TASK DIRECTIONS: Reproduce the data below word for word, keeping every line the same and in the same order.

SOURCE RECORDS:
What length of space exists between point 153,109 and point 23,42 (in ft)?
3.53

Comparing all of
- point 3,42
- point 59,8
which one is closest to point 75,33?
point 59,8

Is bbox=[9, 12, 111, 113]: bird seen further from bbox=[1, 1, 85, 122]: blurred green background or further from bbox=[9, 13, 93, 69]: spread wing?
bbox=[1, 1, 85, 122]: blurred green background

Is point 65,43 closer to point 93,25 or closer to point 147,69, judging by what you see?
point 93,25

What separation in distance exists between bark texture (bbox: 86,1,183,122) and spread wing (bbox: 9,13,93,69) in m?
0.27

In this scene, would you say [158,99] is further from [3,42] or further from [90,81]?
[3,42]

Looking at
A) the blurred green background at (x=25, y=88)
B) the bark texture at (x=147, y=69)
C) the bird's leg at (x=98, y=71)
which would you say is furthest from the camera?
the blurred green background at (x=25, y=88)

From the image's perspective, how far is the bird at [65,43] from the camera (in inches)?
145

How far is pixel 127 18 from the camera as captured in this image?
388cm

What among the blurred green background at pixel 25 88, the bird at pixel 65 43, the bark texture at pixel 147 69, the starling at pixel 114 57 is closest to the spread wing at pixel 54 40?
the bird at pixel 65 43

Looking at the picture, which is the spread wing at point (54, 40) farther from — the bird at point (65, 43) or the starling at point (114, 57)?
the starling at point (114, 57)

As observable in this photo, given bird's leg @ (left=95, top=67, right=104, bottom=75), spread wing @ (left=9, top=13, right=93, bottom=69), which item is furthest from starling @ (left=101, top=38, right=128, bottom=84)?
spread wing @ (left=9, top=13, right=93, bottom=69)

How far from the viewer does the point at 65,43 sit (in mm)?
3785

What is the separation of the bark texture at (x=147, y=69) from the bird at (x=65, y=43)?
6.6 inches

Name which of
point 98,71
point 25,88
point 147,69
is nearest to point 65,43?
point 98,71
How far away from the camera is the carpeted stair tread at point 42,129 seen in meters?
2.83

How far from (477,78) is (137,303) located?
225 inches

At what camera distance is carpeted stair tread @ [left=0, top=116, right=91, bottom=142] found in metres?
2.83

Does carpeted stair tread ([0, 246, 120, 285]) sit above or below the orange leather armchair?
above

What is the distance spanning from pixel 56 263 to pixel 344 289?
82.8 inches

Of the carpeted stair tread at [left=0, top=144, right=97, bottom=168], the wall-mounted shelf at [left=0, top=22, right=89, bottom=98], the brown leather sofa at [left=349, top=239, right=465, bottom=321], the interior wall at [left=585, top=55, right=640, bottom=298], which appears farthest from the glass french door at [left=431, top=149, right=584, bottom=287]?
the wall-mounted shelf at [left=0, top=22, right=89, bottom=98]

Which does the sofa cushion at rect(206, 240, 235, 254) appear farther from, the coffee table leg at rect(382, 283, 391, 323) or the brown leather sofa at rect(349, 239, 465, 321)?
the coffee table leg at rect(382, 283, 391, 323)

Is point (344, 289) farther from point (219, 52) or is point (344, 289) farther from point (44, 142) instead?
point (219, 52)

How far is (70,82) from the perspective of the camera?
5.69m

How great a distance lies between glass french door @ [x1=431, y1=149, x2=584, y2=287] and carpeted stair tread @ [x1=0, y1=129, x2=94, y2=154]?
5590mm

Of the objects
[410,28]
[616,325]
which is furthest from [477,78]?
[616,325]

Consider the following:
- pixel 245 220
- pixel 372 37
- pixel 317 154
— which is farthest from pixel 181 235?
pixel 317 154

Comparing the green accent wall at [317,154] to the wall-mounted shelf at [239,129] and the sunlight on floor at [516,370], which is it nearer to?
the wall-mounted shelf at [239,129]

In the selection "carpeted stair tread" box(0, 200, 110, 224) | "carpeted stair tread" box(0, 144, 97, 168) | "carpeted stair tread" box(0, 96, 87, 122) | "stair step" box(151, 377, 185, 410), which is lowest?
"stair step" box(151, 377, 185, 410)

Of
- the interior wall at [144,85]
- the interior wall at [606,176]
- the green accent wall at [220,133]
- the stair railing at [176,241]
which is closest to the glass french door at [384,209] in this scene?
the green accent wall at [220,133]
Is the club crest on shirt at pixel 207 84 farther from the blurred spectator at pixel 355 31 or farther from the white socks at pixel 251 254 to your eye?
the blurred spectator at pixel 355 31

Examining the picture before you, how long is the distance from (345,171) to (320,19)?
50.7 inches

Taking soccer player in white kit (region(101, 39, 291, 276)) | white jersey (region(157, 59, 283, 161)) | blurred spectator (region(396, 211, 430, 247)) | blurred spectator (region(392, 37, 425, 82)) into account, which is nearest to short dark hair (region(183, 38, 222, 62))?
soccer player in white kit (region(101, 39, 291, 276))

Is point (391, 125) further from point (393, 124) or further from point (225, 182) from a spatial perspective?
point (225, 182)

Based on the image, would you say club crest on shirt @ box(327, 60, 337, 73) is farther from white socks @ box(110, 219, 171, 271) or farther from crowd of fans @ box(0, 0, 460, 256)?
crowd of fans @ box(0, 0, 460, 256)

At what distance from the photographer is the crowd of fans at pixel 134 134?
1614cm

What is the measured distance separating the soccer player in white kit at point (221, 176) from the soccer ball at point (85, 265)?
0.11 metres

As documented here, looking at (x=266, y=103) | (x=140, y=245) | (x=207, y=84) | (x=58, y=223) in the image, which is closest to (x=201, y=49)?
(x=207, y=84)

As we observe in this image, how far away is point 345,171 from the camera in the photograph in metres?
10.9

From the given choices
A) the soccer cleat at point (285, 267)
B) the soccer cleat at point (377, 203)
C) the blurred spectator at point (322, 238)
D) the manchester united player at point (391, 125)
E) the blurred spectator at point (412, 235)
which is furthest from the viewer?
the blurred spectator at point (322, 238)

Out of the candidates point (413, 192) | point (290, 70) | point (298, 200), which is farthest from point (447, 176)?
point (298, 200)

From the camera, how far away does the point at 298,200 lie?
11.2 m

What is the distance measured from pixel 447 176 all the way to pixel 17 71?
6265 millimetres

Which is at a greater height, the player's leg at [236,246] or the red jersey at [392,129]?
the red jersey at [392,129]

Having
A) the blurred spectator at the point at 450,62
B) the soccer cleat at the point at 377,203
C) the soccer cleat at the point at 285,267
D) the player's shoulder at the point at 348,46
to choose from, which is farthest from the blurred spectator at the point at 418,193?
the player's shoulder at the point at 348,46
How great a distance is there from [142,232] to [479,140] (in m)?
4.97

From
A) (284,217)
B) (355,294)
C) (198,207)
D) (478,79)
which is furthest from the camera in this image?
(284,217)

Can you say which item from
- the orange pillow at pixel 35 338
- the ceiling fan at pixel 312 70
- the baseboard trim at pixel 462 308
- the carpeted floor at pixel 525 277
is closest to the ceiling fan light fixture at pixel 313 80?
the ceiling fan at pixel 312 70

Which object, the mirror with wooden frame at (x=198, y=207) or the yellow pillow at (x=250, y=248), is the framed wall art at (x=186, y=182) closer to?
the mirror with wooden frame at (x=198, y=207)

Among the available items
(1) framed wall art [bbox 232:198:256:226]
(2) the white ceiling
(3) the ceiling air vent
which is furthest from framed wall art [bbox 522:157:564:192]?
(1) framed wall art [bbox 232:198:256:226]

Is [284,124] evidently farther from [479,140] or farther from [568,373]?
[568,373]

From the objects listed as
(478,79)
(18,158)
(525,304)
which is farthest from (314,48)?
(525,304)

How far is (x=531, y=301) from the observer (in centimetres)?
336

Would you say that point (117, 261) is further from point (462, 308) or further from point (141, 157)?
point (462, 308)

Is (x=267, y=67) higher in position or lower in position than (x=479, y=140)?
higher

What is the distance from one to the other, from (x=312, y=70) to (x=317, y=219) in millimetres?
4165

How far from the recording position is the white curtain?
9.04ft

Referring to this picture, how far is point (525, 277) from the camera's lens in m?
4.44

RESPONSE:
What length of space exists between point 153,109 and point 23,42 (in ft)?
3.53

Comparing all of
- point 3,42
- point 59,8
which one is closest to point 75,33?
point 59,8

Is bbox=[9, 12, 111, 113]: bird seen further from bbox=[1, 1, 85, 122]: blurred green background or further from bbox=[9, 13, 93, 69]: spread wing?
bbox=[1, 1, 85, 122]: blurred green background

Is point 65,43 closer to point 93,25 or closer to point 147,69, judging by what you see?
point 93,25

What separation in distance exists between bark texture (bbox: 86,1,183,122) and spread wing (bbox: 9,13,93,69) in m?
0.27

In this scene, would you say [158,99] is further from [3,42] or further from [90,81]?
[3,42]

Looking at
A) the blurred green background at (x=25, y=88)
B) the bark texture at (x=147, y=69)
C) the bird's leg at (x=98, y=71)
which would you say is furthest from the camera?
the blurred green background at (x=25, y=88)

From the image's perspective, how far is the bird at [65,43] from the camera (in inches)?
145

How far is pixel 127 18 from the camera as captured in this image?
388cm

What among the blurred green background at pixel 25 88, the bird at pixel 65 43, the bark texture at pixel 147 69, the starling at pixel 114 57 is closest to the spread wing at pixel 54 40?
the bird at pixel 65 43

Looking at the picture, which is the spread wing at point (54, 40) farther from — the bird at point (65, 43) or the starling at point (114, 57)?
the starling at point (114, 57)

As observable in this photo, given bird's leg @ (left=95, top=67, right=104, bottom=75), spread wing @ (left=9, top=13, right=93, bottom=69), which item is furthest from starling @ (left=101, top=38, right=128, bottom=84)?
spread wing @ (left=9, top=13, right=93, bottom=69)

How far from the viewer does the point at 65,43 sit (in mm)?
3785

What is the separation of the bark texture at (x=147, y=69) from the bird at (x=65, y=43)?
6.6 inches

Name which of
point 98,71
point 25,88
point 147,69
is nearest to point 65,43?
point 98,71
How far away from the camera is the carpeted stair tread at point 42,129 seen in meters?
2.83

How far from (477,78) is (137,303) located?
225 inches

At what camera distance is carpeted stair tread @ [left=0, top=116, right=91, bottom=142] found in metres?
2.83

Does carpeted stair tread ([0, 246, 120, 285]) sit above or below the orange leather armchair?
above

What is the distance spanning from pixel 56 263 to pixel 344 289?
82.8 inches

Of the carpeted stair tread at [left=0, top=144, right=97, bottom=168], the wall-mounted shelf at [left=0, top=22, right=89, bottom=98], the brown leather sofa at [left=349, top=239, right=465, bottom=321], the interior wall at [left=585, top=55, right=640, bottom=298], which appears farthest from the glass french door at [left=431, top=149, right=584, bottom=287]?
the wall-mounted shelf at [left=0, top=22, right=89, bottom=98]

Which does the sofa cushion at rect(206, 240, 235, 254) appear farther from, the coffee table leg at rect(382, 283, 391, 323) or the brown leather sofa at rect(349, 239, 465, 321)?
the coffee table leg at rect(382, 283, 391, 323)

Is point (344, 289) farther from point (219, 52) or is point (344, 289) farther from point (44, 142) instead?
point (219, 52)

How far is (70,82) from the perspective of the camera?
5.69m

How great a distance lies between glass french door @ [x1=431, y1=149, x2=584, y2=287] and carpeted stair tread @ [x1=0, y1=129, x2=94, y2=154]?
5590mm

Of the objects
[410,28]
[616,325]
which is furthest from [477,78]?
[616,325]

Consider the following:
- pixel 245 220
- pixel 372 37
- pixel 317 154
— which is farthest from pixel 181 235?
pixel 317 154

Comparing the green accent wall at [317,154] to the wall-mounted shelf at [239,129] and the sunlight on floor at [516,370], which is it nearer to?
the wall-mounted shelf at [239,129]

In the selection "carpeted stair tread" box(0, 200, 110, 224) | "carpeted stair tread" box(0, 144, 97, 168) | "carpeted stair tread" box(0, 96, 87, 122) | "stair step" box(151, 377, 185, 410), which is lowest?
"stair step" box(151, 377, 185, 410)

Of
- the interior wall at [144,85]
- the interior wall at [606,176]
- the green accent wall at [220,133]
- the stair railing at [176,241]
which is closest to the glass french door at [384,209] in this scene?
the green accent wall at [220,133]
Is the club crest on shirt at pixel 207 84 farther from the blurred spectator at pixel 355 31 or farther from the white socks at pixel 251 254 to your eye?
the blurred spectator at pixel 355 31

Examining the picture before you, how long is the distance from (345,171) to (320,19)?
50.7 inches

Taking soccer player in white kit (region(101, 39, 291, 276)) | white jersey (region(157, 59, 283, 161)) | blurred spectator (region(396, 211, 430, 247)) | blurred spectator (region(392, 37, 425, 82)) into account, which is nearest to short dark hair (region(183, 38, 222, 62))?
soccer player in white kit (region(101, 39, 291, 276))

Is point (391, 125) further from point (393, 124) or further from point (225, 182) from a spatial perspective?
point (225, 182)

Based on the image, would you say club crest on shirt @ box(327, 60, 337, 73) is farther from white socks @ box(110, 219, 171, 271) or farther from crowd of fans @ box(0, 0, 460, 256)?
crowd of fans @ box(0, 0, 460, 256)

At what distance from the photographer is the crowd of fans at pixel 134 134?
1614cm

What is the measured distance separating the soccer player in white kit at point (221, 176) from the soccer ball at point (85, 265)?
0.11 metres

As documented here, looking at (x=266, y=103) | (x=140, y=245) | (x=207, y=84) | (x=58, y=223) in the image, which is closest to (x=201, y=49)?
(x=207, y=84)

As we observe in this image, how far away is point 345,171 from the camera in the photograph in metres?
10.9

From the given choices
A) the soccer cleat at point (285, 267)
B) the soccer cleat at point (377, 203)
C) the blurred spectator at point (322, 238)
D) the manchester united player at point (391, 125)
E) the blurred spectator at point (412, 235)
which is furthest from the viewer?
the blurred spectator at point (322, 238)

Out of the candidates point (413, 192) | point (290, 70) | point (298, 200), which is farthest from point (447, 176)?
point (298, 200)

From the camera, how far away does the point at 298,200 lie?
11.2 m

What is the distance measured from pixel 447 176 all the way to pixel 17 71?
6265 millimetres

Which is at a greater height, the player's leg at [236,246] or the red jersey at [392,129]?
the red jersey at [392,129]

Having
A) the blurred spectator at the point at 450,62
B) the soccer cleat at the point at 377,203
C) the soccer cleat at the point at 285,267
D) the player's shoulder at the point at 348,46
to choose from, which is farthest from the blurred spectator at the point at 418,193?
the player's shoulder at the point at 348,46
How great a distance is there from [142,232] to [479,140] (in m)?
4.97

From
A) (284,217)
B) (355,294)
C) (198,207)
D) (478,79)
which is furthest from the camera in this image?
(284,217)

Can you say which item from
- the orange pillow at pixel 35 338
- the ceiling fan at pixel 312 70
- the baseboard trim at pixel 462 308
- the carpeted floor at pixel 525 277
is closest to the ceiling fan light fixture at pixel 313 80?
the ceiling fan at pixel 312 70

Which object, the mirror with wooden frame at (x=198, y=207) or the yellow pillow at (x=250, y=248), is the framed wall art at (x=186, y=182) closer to?
the mirror with wooden frame at (x=198, y=207)

Among the available items
(1) framed wall art [bbox 232:198:256:226]
(2) the white ceiling
(3) the ceiling air vent
which is furthest from framed wall art [bbox 522:157:564:192]?
(1) framed wall art [bbox 232:198:256:226]

Is [284,124] evidently farther from [479,140] or farther from [568,373]?
[568,373]

From the objects listed as
(478,79)
(18,158)
(525,304)
which is farthest from (314,48)?
(525,304)

How far is (x=531, y=301) from the observer (in centimetres)?
336

Would you say that point (117, 261) is further from point (462, 308) or further from point (141, 157)?
point (462, 308)

Is (x=267, y=67) higher in position or lower in position than (x=479, y=140)?
higher

What is the distance from one to the other, from (x=312, y=70) to (x=317, y=219) in millimetres?
4165

How far from the recording position is the white curtain?
9.04ft

Referring to this picture, how far is point (525, 277) from the camera's lens in m?
4.44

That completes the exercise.